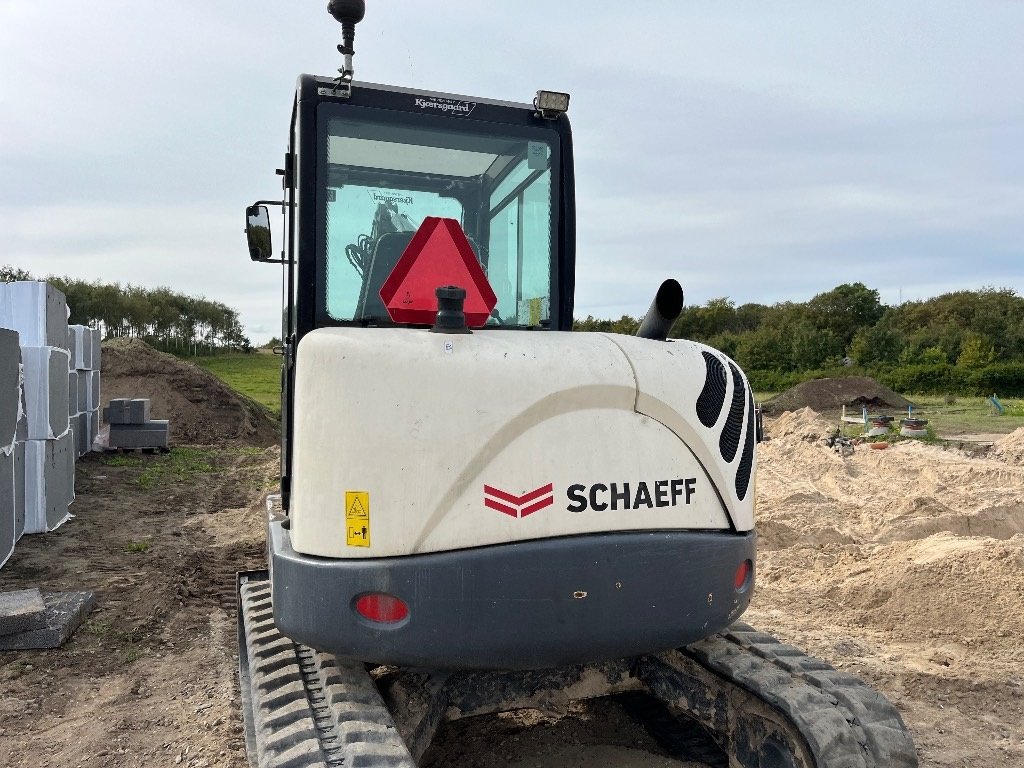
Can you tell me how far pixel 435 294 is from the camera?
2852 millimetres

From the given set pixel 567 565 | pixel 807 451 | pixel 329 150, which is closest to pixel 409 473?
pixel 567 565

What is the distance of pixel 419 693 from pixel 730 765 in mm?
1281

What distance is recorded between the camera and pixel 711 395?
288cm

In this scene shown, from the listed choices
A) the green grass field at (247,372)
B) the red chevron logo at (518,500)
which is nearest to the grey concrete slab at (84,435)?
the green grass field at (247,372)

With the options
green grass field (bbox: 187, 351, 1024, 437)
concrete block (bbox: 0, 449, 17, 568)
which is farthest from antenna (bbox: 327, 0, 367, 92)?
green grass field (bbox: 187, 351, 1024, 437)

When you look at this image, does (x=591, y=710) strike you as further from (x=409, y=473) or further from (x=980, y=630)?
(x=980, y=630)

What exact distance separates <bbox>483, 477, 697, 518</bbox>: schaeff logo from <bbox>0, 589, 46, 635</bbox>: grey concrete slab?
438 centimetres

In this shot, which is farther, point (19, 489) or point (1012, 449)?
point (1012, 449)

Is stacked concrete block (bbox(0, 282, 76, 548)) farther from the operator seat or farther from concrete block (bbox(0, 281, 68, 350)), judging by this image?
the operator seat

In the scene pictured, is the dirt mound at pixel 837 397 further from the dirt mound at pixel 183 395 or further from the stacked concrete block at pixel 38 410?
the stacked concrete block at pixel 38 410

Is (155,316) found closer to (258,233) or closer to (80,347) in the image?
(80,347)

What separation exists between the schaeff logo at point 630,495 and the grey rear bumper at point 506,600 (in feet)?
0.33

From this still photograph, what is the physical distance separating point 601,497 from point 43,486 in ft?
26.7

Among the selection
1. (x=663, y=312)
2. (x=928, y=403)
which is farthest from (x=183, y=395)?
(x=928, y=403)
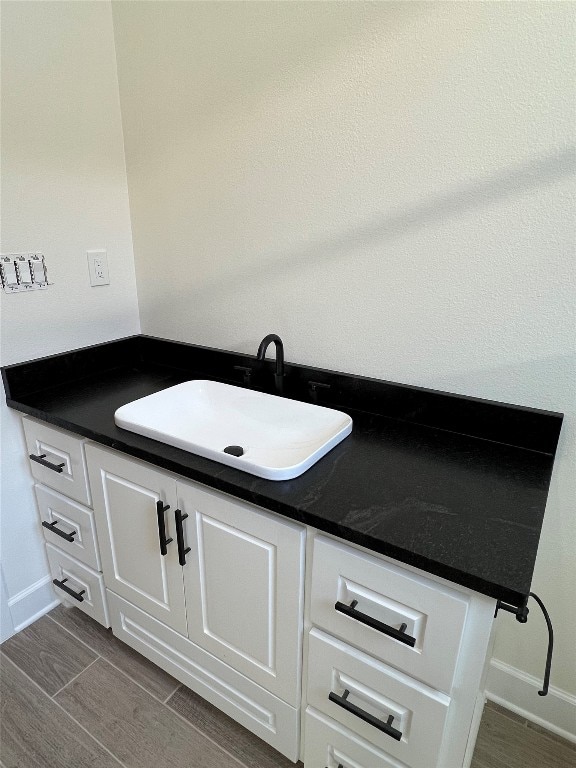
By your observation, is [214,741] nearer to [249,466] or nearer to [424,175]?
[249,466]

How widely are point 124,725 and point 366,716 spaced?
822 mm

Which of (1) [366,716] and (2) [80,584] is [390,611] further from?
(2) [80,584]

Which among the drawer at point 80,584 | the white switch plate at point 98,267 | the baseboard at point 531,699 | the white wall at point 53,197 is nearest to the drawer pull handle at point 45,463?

→ **EXERCISE DETAILS**:
Reproduce every line of the records above word for word, omitting the pictures.

→ **ANSWER IN FULL**:
Can you tell me how far pixel 435 294 is from the camera?
2852 millimetres

From the given set pixel 567 565 | pixel 807 451 | pixel 329 150, which is closest to pixel 409 473?
pixel 567 565

What is the distance of pixel 419 693 from pixel 730 765 in mm?
1281

What distance is recorded between the camera and pixel 711 395?
288cm

In this scene shown, from the listed choices
A) the green grass field at (247,372)
B) the red chevron logo at (518,500)
which is nearest to the grey concrete slab at (84,435)?
the green grass field at (247,372)

With the options
green grass field (bbox: 187, 351, 1024, 437)
concrete block (bbox: 0, 449, 17, 568)
which is farthest from antenna (bbox: 327, 0, 367, 92)?
green grass field (bbox: 187, 351, 1024, 437)

When you look at this image, does (x=591, y=710) strike you as further from (x=409, y=473) or further from (x=980, y=630)?
(x=980, y=630)

What exact distance separates <bbox>483, 477, 697, 518</bbox>: schaeff logo from <bbox>0, 589, 46, 635</bbox>: grey concrete slab?
438 centimetres

In this shot, which is farther, point (19, 489) or point (1012, 449)?
point (1012, 449)

Is stacked concrete block (bbox(0, 282, 76, 548)) farther from the operator seat or farther from concrete block (bbox(0, 281, 68, 350)), judging by this image?
the operator seat

In the scene pictured, is the dirt mound at pixel 837 397 further from the dirt mound at pixel 183 395 or further from the stacked concrete block at pixel 38 410?
the stacked concrete block at pixel 38 410

Is (155,316) found closer to (258,233) or closer to (80,347) in the image?
(80,347)

What separation exists between the schaeff logo at point 630,495 and the grey rear bumper at point 506,600 (in feet)?
0.33

From this still photograph, what is the physical distance separating point 601,497 from point 43,486 in ft?
26.7

Among the selection
1. (x=663, y=312)
2. (x=928, y=403)
which is farthest from (x=183, y=395)?
(x=928, y=403)
By your observation, is [214,741] nearer to [249,466] or nearer to [424,175]?
[249,466]

How widely are point 124,725 and point 366,716 spaced?
822 mm

Which of (1) [366,716] and (2) [80,584] is [390,611] further from?
(2) [80,584]

Which among the drawer at point 80,584 | the white switch plate at point 98,267 | the baseboard at point 531,699 | the white wall at point 53,197 is nearest to the drawer pull handle at point 45,463?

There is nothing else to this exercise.